“The checklist really goes into specifics, asking questions about scheduling options and flexibility, handbooks, and how issues will be resolved between the program and the student/parent, what the testing policy is, and how grading will be conducted—aspects that really delve deep into finding a good-fit program,” said Fernandez.
The guide also notes that not all accrediting agencies are equal.
The authors say there is no simple formula for determining whether a school’s accreditation is valid, and many of the more than 200 private accrediting organizations in the U.S. have low standards—making the value of their accreditation “questionable.”
Regional accrediting agencies that are the most widely accepted are the Western Association of Schools and Colleges, Northwest Association of Accredited Schools, Middle States Association of Schools and Colleges, North Central Association of Schools and Colleges, Southern Association of Colleges and Schools, New England Association of Schools and Colleges, and Advancing Excellence in Education (AdvancED), the guide says.
The guide offers checklists to help parents determine whether the credits from an online learning program are transferable, how effective such programs are, how appropriate the curriculum might be for their children, and what kinds of opportunities for socialization are available.
“Another important aspect that the guide asks parents to consider is the availability of future planning,” said Amy La Grasta, school counselor for the Florida Virtual School. “For example, are there advisement opportunities?

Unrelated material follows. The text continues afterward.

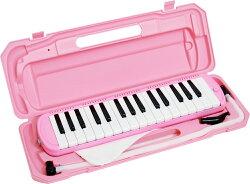 キョーリツコーポレーション鍵盤ハーモニカメロディーピアノ32鍵盤ピンク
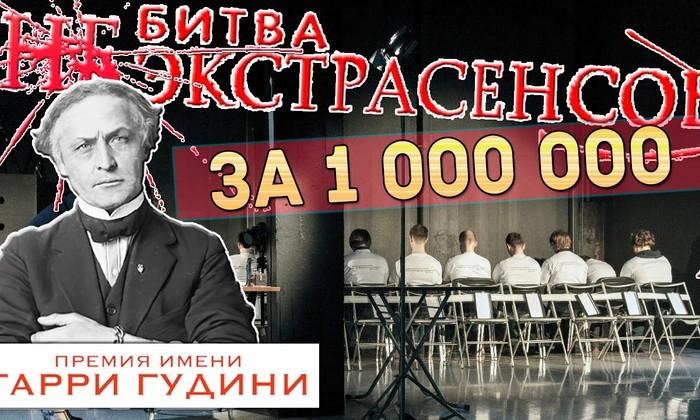 Премия Гудини 2017: 1 млн рублей не достался никому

Are there any kinds of college or career planning resources? Are there any scholarships or financial aide? Do students learn study skills and time management?”
Though the many options might seem overwhelming, “asking questions, comparing programs, and making sure you understand what is expected of your child and your family will help you make the best decision possible,” said Carrie Jean Ross, manager of parent support and outreach for Connections Academy and a parent of two online learners. “Questions get the conversation started, and sometimes that’s the hardest part.”